I've heard from friends at the VA that employees who have recently retired will not be able to start collecting their retirement for TWO YEARS. Hope those people put as much as they could into their TSP accounts, because that is all they are going to get right now (unless they are old enough to collect SS). IF the Feds let them have access to their money in TSP.

I think Ann Barnhardt nailed it: get your money out now. I hope to purchase commodities, meds, and other items that won't be available if TSHTF any time soon, with our funds. Whatever is left over will go into physical precious metals.

Graybeard said...

The feedback from the VA friends is interesting. I wonder if that has anything to do with the way they kept the Fed.gov running by raiding Federal pension programs. I think that was during the last debt ceiling showdown, but I can't find it right now.

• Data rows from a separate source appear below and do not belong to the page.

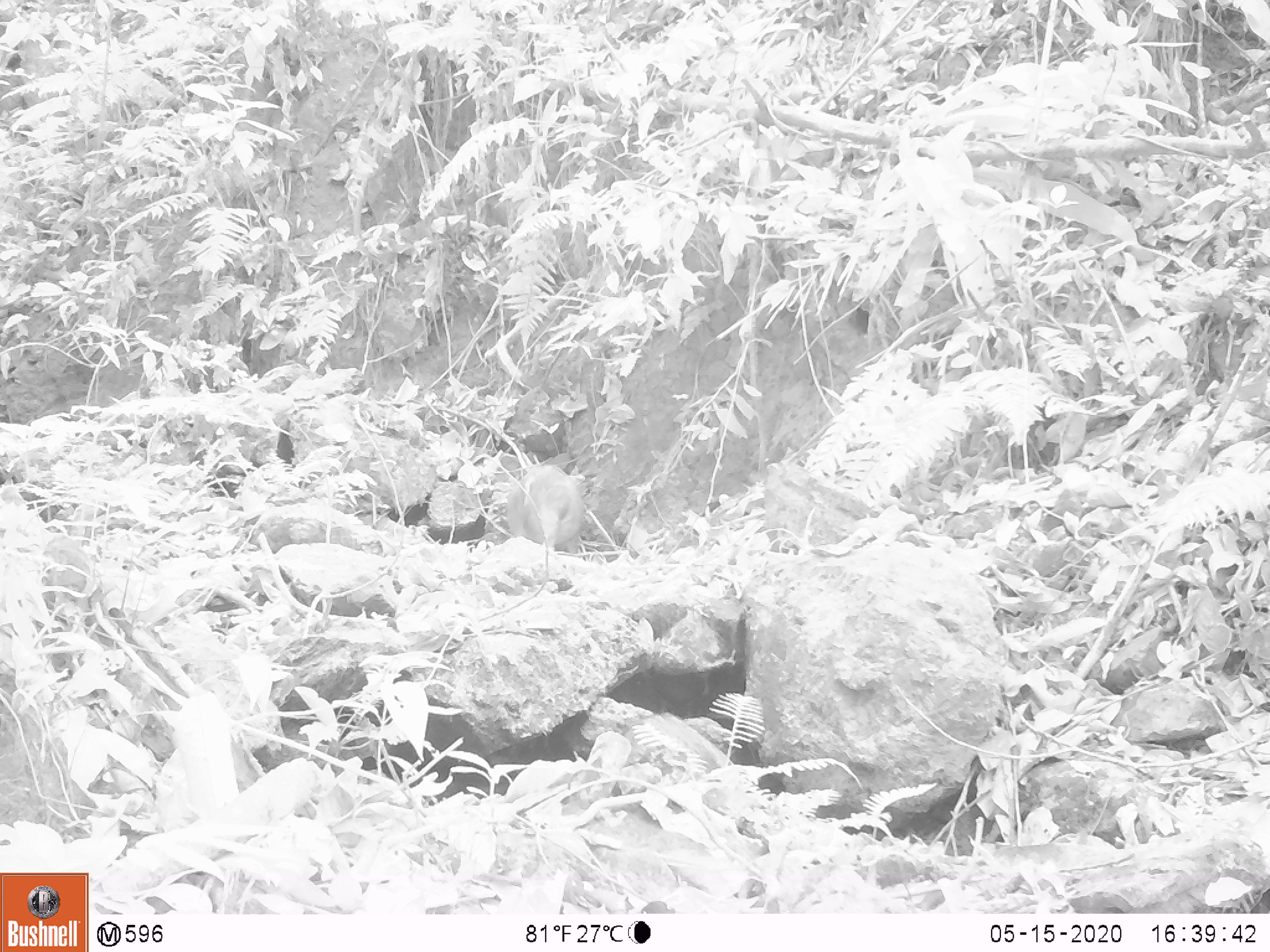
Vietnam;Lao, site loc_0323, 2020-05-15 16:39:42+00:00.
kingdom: Animalia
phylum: Chordata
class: Mammalia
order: Artiodactyla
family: Suidae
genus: Sus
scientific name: Sus scrofa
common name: eurasian wild pig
Eurasian wild pig (Sus scrofa). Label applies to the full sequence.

I have looked into my 401k plan and it appears locked up tighter than a drum. There is no way to get my funds out, except for a relatively small amount - around 25%, IIRC. I don't mind the tax penalty; if you think that you're going to give up 100% of it when TSHTF, the tax penalty on early withdrawal isn't that big.

RegT said...

I think that is indeed what is happening with the VA retirement system - they have actually spent the money, just as with Social Security, and so they are looking to kick the can down the road. My TSP account is being held hostage, too. I feel certain TSP has decided allowing us to pull our money would be the equivalent of a "bank run", and so they are doing all they can to prevent it.

If I am able to roll it over into an IRA at my bank, I plan on taking the penalty, then using it for real goods and possibly some real estate.